As senior Emma Guidry says, “We have a natural inclination to act on our childlike impulses, so it would only make sense for us to want to go trick-or-treating because the magic used to occur so naturally for us. Now it seems like we want to, but some people are not okay with it because they think we are too old.” There is no judgment amongst teenagers against those who go trick-or-treating – the judgment comes mostly from adults. Our parents are the ones who constantly wish to deny how old we’re getting and cry when they imagine us “spreading our wings” and leaving the house. Yet when we wish to cling onto the last bit of our youth just months before being forced into our next chapter of independence – they won’t let us.

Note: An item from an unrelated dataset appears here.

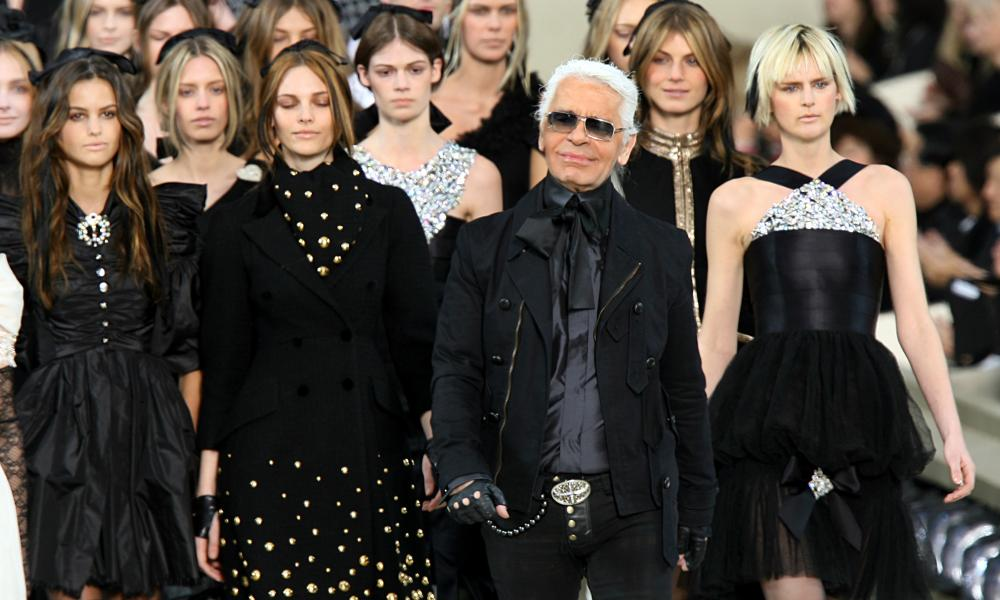 Karl Lagerfeld leading models on the catwalk at the end of the autumn/winter ready-to-wear Chanel collection in Paris.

While most of the controversy about teenage trick-or-treating comes from adults, some of them are very supportive, like mother and English teacher Mrs. Sorrell who says, “I think that it’s great that teenagers can have the opportunity to go trick-or-treating. It gives them something fun to do, and they’re staying out of trouble.” She holds the opinion that many teenagers wish all adults would have. Nowadays, there are so many alternative options of what we could be doing on Halloween night that it’s hard to believe that parents would rather these than us simply going door-to-door looking for candy.
What many teenagers believe is the reason for this controversy is the stigma of being wild and crazy when you’re a teenager. Yes, we can be impulsive and react with our emotions, but we also are in a weird phase between childhood and adulthood where we want the comfort of having some delights of our childhoods that we can still look forward to, even as we grow into young adults.